■ TEXT SEGMENT

☆ ☆ ☆ ☆ ☆ ☆ ☆

Attorney, Agent or Firm: Philpitt; Fred
Parent Case Text
This is a continuation-in-part of our application Ser. No. 212,491,
filed Dec. 27, 1971, now abandoned.
Claims
We claim:
1. A package containing carbonated beverage comprising in
combination:
a. an inner container
1. having a closed bottom and open top and side walls extending
therebetween,
2. having thin walls,
3. composed of high impact polystyrene of Izod Impact Measurement
within the range of 1.0 to 1.25 ft.-lb./in. of notch, and
4. having a wall thickness within the range of 0.013 - 0.018
inches,
b. a lid member extending across the open top of said inner
container and including release means forming part of the lid
member which is manually operable to release the pressure inside
the container,
c. sealing means adjacent the periphery of said lid member and
adjacent the periphery of the open top of said inner container for
engaging said lid member in a sealing relationship across the open
top of said inner container,
d. a quantity of carbonated beverage located within the inner
container closed by said lid member and which maintains a pressure
of at least 30 p.s.i. once said lid member has been applied across
the open top of said inner container, and
e. a restraining cup disposed annularly around said inner container
and engaging at least a portion of the walls of said inner
container, said restraining cup
1. being composed of high impact polystyrene of Izod Impact
Measurement in the range of 1.7 to 2.1 ft-lb/in. of notch, and
2. having a wall thickness which is greater than that of the inner
container, whereby the increase in pressure within the container,
due to the temperature of the environment, will extend the walls of
the inner container outwardly into firm frictional engagement with
the restraining cup such that the cup and inner container cannot be
separated manually until the release means is opened and the
pressure relieved.

☆ ☆ ☆ ☆ ☆ ☆ ☆

■ WHAT IS ASKED
According to the patent claim, what range of wall thickness does the inner container have? Rely only on the patent claim for your answers.

■ SUPPLIED MATERIAL
☆ ☆ ☆ ☆ ☆ ☆ ☆

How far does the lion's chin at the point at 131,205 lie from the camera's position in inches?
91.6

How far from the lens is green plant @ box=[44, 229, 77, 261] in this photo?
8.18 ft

☆ ☆ ☆ ☆ ☆ ☆ ☆

■ RESULT OF THE TASK
0.013 to 0.018 inches.